*THE PROBLEM*
Quote word for word every line of the listing from the line with "What distance lies between" to the end of the listing, with that first line included.

________________________

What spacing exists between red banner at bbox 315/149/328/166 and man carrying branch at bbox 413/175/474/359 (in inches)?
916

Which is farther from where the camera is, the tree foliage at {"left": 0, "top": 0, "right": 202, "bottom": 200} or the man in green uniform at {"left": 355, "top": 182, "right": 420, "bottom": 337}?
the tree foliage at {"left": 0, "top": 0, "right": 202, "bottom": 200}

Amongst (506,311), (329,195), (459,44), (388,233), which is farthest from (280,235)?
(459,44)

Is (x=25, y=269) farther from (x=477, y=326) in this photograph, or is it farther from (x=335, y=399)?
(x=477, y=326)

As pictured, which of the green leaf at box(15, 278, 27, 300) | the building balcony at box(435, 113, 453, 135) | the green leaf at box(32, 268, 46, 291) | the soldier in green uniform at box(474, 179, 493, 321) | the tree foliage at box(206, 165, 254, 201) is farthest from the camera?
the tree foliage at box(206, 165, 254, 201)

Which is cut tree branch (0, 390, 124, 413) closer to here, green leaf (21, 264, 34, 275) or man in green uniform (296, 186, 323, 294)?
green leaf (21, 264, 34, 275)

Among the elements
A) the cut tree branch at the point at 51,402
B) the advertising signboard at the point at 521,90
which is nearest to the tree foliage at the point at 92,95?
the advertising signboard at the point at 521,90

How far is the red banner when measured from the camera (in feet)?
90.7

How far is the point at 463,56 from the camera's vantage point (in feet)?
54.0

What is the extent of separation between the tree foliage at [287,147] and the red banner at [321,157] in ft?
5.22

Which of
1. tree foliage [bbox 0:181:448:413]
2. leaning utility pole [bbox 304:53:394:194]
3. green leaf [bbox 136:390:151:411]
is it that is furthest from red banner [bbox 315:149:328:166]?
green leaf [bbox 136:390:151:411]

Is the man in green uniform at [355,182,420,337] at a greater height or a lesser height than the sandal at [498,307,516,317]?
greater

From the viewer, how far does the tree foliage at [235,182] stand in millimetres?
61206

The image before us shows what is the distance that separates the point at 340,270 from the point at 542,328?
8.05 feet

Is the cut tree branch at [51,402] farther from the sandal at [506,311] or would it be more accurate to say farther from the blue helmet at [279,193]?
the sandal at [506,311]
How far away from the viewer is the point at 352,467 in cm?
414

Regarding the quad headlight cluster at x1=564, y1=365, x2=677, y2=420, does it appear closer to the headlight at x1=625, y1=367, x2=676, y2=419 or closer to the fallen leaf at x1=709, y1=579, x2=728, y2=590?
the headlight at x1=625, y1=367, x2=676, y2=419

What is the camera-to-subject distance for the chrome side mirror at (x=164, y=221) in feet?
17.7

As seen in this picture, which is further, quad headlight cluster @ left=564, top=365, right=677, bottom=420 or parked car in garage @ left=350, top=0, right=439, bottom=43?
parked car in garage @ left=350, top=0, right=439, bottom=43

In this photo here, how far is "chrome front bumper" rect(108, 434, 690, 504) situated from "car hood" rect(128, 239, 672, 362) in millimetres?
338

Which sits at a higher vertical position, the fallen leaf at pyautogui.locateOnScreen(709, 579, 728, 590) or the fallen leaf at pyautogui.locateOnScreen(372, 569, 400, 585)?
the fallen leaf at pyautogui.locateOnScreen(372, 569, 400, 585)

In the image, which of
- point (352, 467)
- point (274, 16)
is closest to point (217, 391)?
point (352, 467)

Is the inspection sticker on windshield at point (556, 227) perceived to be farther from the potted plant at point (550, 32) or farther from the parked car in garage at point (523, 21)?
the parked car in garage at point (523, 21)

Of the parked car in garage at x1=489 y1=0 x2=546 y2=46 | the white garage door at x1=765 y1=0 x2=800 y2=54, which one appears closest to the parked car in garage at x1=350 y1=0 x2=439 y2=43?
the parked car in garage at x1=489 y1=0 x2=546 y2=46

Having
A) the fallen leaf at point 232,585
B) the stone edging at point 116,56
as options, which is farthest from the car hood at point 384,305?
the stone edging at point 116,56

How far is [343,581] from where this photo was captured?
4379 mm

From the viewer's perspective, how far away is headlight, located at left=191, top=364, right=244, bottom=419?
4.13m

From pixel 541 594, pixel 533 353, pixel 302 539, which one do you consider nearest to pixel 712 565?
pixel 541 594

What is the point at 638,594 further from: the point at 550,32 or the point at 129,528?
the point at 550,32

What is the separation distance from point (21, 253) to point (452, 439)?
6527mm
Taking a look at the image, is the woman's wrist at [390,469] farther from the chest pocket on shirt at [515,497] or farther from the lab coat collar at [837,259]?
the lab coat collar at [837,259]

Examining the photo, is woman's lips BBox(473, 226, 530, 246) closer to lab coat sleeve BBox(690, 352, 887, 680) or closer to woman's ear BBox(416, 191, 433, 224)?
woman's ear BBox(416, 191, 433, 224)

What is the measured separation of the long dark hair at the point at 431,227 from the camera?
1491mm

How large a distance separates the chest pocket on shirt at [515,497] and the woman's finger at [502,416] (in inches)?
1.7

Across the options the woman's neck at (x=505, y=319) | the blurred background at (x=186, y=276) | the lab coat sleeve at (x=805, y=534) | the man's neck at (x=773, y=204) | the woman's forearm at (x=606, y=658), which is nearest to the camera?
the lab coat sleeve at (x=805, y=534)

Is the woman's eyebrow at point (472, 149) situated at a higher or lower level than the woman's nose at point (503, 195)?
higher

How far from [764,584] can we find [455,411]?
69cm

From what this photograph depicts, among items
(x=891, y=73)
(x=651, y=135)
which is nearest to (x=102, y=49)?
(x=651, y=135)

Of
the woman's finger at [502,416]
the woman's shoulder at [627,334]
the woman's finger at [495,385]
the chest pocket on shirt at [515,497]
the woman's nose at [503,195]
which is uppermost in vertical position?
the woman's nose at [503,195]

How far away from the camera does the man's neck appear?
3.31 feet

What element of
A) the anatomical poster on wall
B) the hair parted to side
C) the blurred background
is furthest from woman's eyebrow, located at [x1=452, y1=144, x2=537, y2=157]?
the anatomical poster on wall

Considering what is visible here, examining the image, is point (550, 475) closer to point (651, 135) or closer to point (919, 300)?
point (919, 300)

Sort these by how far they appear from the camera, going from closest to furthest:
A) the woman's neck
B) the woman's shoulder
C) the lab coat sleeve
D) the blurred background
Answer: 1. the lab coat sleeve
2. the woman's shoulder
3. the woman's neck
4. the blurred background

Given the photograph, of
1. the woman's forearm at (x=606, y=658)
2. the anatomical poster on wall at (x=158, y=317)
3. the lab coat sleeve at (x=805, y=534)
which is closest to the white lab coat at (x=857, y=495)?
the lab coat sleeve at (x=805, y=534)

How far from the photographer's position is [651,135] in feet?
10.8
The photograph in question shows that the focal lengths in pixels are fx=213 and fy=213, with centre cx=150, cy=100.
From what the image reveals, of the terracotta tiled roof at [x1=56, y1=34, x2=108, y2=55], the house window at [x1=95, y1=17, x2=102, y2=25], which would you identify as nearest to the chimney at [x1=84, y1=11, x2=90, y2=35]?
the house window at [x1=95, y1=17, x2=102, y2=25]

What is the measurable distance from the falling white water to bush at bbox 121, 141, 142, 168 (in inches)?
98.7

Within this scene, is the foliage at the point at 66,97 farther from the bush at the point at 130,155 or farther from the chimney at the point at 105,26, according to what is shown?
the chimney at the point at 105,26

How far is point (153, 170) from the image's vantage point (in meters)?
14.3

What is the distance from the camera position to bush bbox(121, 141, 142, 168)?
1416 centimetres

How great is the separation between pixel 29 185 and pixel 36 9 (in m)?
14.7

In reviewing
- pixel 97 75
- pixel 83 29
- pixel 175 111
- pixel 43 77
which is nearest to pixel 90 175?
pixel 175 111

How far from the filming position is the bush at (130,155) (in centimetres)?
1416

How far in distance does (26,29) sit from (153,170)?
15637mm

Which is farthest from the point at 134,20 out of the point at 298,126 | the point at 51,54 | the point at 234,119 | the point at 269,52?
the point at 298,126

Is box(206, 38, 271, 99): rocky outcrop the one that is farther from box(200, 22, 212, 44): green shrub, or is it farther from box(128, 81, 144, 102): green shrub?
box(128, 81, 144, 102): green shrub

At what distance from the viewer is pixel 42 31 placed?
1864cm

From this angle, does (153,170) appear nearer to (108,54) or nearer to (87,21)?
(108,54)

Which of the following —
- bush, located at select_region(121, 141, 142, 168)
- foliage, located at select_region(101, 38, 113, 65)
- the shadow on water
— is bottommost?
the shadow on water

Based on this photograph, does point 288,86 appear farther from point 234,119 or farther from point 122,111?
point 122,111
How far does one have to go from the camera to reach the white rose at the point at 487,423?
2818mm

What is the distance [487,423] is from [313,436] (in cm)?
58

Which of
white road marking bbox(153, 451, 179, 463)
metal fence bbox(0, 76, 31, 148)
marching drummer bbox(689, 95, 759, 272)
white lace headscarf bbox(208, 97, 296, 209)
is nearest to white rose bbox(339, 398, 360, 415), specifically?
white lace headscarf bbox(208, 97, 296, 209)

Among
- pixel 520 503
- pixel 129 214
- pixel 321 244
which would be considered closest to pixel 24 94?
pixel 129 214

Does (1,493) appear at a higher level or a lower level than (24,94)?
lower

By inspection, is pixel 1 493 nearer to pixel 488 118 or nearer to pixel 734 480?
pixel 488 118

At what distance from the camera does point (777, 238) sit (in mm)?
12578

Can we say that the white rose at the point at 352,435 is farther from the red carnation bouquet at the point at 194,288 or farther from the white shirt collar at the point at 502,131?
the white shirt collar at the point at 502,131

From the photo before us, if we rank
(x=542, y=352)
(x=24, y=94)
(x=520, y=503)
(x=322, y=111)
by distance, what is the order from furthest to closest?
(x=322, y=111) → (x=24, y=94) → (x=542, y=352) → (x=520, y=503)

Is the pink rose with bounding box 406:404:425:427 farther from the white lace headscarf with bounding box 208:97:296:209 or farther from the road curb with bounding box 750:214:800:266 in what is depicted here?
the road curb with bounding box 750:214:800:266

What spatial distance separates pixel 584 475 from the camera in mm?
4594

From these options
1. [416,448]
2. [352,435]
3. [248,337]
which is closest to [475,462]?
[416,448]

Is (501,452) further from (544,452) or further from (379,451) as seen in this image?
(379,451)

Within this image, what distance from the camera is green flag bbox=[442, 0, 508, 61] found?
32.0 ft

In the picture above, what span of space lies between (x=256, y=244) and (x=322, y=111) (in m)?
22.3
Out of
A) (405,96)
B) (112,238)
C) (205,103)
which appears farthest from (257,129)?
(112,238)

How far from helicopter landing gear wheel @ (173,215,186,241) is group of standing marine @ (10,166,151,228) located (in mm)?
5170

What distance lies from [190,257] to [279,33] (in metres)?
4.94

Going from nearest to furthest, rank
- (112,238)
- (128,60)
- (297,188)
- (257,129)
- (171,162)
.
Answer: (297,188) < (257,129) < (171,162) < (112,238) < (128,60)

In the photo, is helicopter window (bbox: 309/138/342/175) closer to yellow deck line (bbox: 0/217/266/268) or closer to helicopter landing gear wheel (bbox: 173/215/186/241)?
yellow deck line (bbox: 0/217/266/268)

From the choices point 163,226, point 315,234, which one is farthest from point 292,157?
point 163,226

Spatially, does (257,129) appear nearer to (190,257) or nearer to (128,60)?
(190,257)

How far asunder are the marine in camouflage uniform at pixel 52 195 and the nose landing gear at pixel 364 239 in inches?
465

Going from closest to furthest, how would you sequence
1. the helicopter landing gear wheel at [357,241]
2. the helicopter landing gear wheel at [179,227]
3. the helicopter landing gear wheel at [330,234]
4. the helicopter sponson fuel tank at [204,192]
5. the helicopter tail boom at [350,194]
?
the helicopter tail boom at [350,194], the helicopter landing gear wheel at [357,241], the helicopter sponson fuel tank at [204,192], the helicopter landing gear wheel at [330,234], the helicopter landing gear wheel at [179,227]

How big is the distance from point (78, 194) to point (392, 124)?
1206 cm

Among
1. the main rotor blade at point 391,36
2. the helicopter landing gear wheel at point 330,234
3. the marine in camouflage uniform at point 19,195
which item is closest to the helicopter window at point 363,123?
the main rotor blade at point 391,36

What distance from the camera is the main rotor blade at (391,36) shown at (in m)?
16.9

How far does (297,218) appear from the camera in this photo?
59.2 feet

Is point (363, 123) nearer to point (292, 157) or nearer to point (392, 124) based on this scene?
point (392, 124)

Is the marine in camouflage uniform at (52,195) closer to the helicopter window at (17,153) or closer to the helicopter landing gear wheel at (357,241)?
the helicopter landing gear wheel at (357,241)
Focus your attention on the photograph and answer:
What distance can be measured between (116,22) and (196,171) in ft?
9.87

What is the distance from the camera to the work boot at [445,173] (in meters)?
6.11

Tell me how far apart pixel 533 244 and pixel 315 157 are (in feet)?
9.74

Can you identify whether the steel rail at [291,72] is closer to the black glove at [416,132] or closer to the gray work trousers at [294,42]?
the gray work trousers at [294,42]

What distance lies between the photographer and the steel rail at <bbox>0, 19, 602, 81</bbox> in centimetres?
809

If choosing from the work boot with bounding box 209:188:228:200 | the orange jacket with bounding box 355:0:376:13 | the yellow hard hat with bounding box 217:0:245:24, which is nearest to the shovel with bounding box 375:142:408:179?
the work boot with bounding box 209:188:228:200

________________________

*RESULT OF THE EXERCISE*
What distance lies between the photographer and the steel rail at <bbox>0, 19, 602, 81</bbox> in centimetres?
809

If choosing from the work boot with bounding box 209:188:228:200 | the orange jacket with bounding box 355:0:376:13 | the yellow hard hat with bounding box 217:0:245:24, which is nearest to the shovel with bounding box 375:142:408:179?
the work boot with bounding box 209:188:228:200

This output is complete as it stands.